Example how headline does not match story

The Christian Science Monitor is a major newspaper, but the disjunct between the headline and the text on an article about predatory control issues is classic.

This kind of contradiction between headline and text is one reason I often rewrite the headline on linked story.

“With predator populations rising, more calls for control. Western states grapple with how to address an increasing threat to livestock from wolves and big cats.” By Brad Knickerbocker. Staff writer of The Christian Science Monitor.

When you read it you will find that only predator populations specifically mentioned to be rising are cougars in Oregon and wolves in the Northern Rockies, and the text is quite balanced between those who worry about it and those who want to protect these large carnivores.

2 Responses to “Example how headline does not match story”

  1. Linda Hunter Says:

    Oregon hasn’t counted it’s cougars but I believe they extrapolate the numbers based on sighting reports. . which is really interesting because just across the river from Oregon where I live I have discovered by tracking that cougars are not much more numerous . . they have just moved into town.
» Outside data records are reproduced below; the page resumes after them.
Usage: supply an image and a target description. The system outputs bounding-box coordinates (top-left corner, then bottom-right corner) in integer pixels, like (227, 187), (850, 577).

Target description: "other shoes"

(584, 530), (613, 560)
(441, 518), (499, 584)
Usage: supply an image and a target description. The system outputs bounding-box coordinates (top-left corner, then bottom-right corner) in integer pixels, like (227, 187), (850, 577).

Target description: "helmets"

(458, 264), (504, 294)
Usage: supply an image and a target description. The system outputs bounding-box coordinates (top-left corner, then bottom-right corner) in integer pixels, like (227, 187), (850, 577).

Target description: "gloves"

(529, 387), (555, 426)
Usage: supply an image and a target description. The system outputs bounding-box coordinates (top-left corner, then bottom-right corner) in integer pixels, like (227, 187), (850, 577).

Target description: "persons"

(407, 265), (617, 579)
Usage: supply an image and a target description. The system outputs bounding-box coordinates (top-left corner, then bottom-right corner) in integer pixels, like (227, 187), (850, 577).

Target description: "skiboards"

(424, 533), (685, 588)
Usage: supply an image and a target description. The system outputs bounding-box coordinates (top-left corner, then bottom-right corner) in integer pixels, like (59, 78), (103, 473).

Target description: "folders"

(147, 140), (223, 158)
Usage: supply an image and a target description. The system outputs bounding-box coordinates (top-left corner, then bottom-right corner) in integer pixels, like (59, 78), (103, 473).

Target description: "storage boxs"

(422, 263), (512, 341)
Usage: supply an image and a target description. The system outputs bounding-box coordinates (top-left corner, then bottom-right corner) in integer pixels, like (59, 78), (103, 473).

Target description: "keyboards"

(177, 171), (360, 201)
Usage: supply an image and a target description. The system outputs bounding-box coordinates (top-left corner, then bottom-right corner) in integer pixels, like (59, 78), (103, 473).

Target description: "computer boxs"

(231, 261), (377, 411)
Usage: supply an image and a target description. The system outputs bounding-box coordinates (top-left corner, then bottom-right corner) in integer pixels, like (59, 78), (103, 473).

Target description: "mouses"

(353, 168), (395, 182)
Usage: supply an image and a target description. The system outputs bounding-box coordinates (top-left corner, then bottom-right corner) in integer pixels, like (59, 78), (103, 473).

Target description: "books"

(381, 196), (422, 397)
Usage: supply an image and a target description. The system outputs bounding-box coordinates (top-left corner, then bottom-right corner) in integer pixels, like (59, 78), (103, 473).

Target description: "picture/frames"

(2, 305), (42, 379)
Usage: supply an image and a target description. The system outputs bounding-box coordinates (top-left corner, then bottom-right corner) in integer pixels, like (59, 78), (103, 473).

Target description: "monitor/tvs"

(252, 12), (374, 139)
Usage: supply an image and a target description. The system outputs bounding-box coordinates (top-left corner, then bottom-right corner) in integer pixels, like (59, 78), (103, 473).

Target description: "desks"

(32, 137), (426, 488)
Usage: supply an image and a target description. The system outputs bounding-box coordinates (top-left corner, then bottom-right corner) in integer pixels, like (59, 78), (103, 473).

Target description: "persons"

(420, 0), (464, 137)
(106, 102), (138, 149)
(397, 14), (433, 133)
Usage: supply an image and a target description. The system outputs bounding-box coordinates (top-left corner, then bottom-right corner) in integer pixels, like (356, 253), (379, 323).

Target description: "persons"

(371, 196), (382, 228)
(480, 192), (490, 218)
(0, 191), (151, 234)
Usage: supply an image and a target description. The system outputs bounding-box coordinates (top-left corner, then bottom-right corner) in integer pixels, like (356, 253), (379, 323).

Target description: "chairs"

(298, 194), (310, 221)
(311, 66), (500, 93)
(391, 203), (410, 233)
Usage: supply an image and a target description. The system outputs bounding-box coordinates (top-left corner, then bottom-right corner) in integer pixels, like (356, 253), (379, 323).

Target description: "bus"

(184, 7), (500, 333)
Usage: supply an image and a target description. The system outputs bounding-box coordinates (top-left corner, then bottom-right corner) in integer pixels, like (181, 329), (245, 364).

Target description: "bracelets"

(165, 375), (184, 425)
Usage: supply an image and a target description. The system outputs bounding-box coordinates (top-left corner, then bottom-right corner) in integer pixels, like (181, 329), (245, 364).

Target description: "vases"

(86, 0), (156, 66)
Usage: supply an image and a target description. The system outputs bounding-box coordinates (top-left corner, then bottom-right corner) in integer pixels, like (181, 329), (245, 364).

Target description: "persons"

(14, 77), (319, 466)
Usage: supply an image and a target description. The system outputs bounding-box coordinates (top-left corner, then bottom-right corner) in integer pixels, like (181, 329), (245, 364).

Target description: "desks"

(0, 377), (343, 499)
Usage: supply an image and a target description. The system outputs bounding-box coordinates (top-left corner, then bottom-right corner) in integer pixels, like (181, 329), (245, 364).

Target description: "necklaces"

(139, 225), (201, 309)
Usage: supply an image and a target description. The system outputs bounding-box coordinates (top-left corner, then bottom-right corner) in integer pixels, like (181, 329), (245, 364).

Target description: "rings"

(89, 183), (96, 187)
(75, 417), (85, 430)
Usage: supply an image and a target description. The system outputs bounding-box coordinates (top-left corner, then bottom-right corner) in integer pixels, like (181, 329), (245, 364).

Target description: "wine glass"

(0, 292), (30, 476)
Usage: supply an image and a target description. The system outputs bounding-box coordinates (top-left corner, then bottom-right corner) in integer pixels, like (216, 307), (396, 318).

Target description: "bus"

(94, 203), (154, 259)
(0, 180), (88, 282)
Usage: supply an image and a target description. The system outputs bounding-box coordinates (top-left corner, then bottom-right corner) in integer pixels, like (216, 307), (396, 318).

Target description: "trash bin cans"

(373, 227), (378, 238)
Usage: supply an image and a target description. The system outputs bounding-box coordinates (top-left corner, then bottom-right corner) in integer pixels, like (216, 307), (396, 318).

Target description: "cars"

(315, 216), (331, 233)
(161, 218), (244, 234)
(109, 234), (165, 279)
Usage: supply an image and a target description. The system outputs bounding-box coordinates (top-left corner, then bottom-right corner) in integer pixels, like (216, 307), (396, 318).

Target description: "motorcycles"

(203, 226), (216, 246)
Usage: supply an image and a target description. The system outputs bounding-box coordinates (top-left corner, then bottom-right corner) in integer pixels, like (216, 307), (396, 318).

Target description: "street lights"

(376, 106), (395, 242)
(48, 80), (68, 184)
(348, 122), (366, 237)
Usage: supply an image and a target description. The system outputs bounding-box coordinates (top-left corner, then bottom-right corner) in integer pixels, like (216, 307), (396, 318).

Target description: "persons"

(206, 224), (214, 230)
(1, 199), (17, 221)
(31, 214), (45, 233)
The cougars who used to live 20 miles out of town have followed the deer who have moved to where there are gardens and golf courses to eat year around. . so people see them more, hence they think there are more of them. The hunters can’t seem to find any without dogs so they want to use dogs again in Oregon and Washington because they think that is the only way to get one. . instead they should legalize cougar hunting on golf courses, but then when they kill the town cougars they will have to go on the endangered list because there aren’t very many left in the wilderness.

  2. Larry Thorngren Says:

    A better way to deal with cougars that come into town is to call the fire department.
    In Waterton Lakes National Park in Alberta, a cougar that shows up in the Waterton townsite is knocked down and chased out of town with a high pressure fire hose.
    It gives the volunteer fire department some practice and conditions the cats to stay where they belong.